Dawidoff was asked by Powers about the physical pain involved with football and how it’s handled by players. The author essentially answered that it’s a culture of denial.
“When you ask players about getting hurt, they’ll usually say something like, ‘everybody gets hurt, you just have to try not to get hurt worse,’ ” he said.
“With some, there’s a gladiator complex where players don’t think they can get hurt, that it can’t happen to them. I’ve heard a whole litany of reasons players have said as to why they won’t get hurt.”
During the question-and-answer session with the audience, Dawidoff was asked several times about the new science strongly linking the effects of playing football with traumatic brain injuries (TMIs). Last summer, the NFL reached a multi-million dollar settlement with more than 4,500 retired players and their families, who’d sued the league claiming it withheld information about the dangers of head trauma associated with the game.

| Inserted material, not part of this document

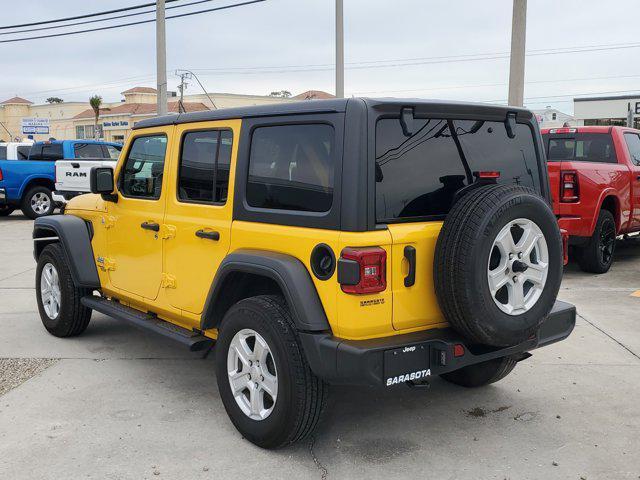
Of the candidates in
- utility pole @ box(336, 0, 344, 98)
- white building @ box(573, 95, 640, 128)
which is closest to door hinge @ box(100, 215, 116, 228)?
utility pole @ box(336, 0, 344, 98)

Dawidoff called the stories of former players suffering from TMI’s “heartbreaking,” and said most Jets personnel weren’t keen on addressing the issue.
“By and large, it was never discussed and they didn’t want to talk about it,” the author said. “Many of them looked at it as though it were a league problem, or a medical (personnel) problem, that it wasn’t their concern. Some of them were a little bit old school and thought the league was getting soft.”
Dawidoff thinks there will always be tackling in football, but thinks eventually defenders will only be allowed to hit offensive players in the torso.
“One of the reasons the sport is so popular is because it evolves and keeps changing with the times,” he said.
“In a lot of ways, football came of age with TV, and at the heart of the NFL is business. It won’t be out of the kindness of anybody’s heart, but once the league starts getting hit in the pocketbook by all of the concern over TMIs, it will evolve or become marginalized like boxing.”